A 62-year-old man presented to the Emergency Department complaining of sudden onset epigastric pain of 3 hours duration in the context of vomiting, diarrhea without previous episodes of colitis.
As the only pathological antecedent, the patient was seropositive for HIV infection, followed antiretroviral treatment and the last CD4 determination was 350-450 cells/ml with undetectable viral load.
Upon arrival at the Emergency Room, the patient had a poor general condition, mucocutaneous dryness and professional mental retardation.
Vital signs were stable (blood pressure 100/60 mm Hg and heart rate 85 bpm) and a 37.4 oC febricula was observed.
The abdomen was blandom and tender for fixation in the epigastrium, with signs of peritoneal irritation at that level.
Blood tests revealed acute renal failure (creatinine 4.1 mg/ dl), leukocytosis with young forms at the count (white blood cells 6.20 x 109/ l, neutrophils 71 % and reactive protein 2.4 mg mmol/ l)
The ECG, abdominal and thoracic radiographs showed no abnormalities.
During his stay in the emergency room, the patient rapidly progressed to hemodynamic instability and developed septic shock. Resucital measures and empirical antibiotic therapy with cefoxime and metronidazole were initiated.

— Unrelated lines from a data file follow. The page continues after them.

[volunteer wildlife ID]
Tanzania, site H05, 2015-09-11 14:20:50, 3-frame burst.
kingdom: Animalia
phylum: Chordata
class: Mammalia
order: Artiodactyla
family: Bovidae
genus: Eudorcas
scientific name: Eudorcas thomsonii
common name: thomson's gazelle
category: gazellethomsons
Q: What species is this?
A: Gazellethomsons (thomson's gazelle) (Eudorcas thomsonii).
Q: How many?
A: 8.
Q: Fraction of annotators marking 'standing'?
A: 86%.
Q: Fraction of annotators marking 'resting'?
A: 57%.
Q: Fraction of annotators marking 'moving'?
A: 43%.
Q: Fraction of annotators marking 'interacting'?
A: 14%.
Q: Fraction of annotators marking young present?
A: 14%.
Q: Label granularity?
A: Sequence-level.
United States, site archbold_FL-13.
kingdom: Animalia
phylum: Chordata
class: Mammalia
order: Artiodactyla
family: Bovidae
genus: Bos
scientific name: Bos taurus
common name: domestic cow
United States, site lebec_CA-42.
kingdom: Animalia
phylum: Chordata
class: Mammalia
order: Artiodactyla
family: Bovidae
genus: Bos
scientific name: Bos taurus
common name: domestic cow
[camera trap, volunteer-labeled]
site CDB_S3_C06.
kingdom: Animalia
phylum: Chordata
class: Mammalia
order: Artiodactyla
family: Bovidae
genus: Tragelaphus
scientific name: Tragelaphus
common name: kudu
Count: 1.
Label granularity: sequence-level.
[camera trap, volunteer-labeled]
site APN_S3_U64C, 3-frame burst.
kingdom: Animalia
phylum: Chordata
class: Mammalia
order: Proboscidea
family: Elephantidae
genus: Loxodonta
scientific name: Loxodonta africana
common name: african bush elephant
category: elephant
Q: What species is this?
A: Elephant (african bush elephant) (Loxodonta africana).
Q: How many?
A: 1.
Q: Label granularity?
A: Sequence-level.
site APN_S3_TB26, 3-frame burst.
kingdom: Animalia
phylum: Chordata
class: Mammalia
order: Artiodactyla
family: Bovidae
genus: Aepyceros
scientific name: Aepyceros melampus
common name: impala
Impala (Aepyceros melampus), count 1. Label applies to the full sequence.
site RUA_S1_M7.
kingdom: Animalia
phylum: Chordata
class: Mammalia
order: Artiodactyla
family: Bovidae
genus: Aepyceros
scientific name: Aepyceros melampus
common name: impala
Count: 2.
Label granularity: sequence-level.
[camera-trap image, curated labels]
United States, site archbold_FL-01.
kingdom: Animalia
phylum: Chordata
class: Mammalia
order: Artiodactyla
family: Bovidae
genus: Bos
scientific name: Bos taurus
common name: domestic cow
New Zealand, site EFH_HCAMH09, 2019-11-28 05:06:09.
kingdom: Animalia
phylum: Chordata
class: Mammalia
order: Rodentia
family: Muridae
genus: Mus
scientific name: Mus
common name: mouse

Abdominal CT showed diffuse thickening of the gastric walls and antral region, with changes in density of fat planes adjacent to the greater curvature pneumoperitoneum and absence of free fluid.
These findings were requested fibrogastroscopy which showed increased gastric size, edematous and erythematous, findings compatible with phlegmonous gastritis and a C fold of Los Angels.
Given the initial hemodynamic instability and acute renal failure with oliguria, the patient was admitted to the Intensive Care Unit, requiring vasoactive drugs during the first 24 hours invasive mechanical ventilation support, enteral insufficiency and renal failure.
Anatomopathological analysis of gastric biopsies reported acute inflammation with submucosal dissection, confirming the diagnosis of phlegmonous gastritis.
The cultures of the biopsies and the blood culture were positive for Streptococcus pyogenes, so the antibiotic treatment was modified to penicillin G and clindamycin, according to the antibiogram.
As a complication secondary to resuscitation measures, the patient developed acute pulmonary edema and pneumonia.
The subsequent evolution was favorable and the patient was discharged 28 days after admission, without presenting new abdominal symptoms.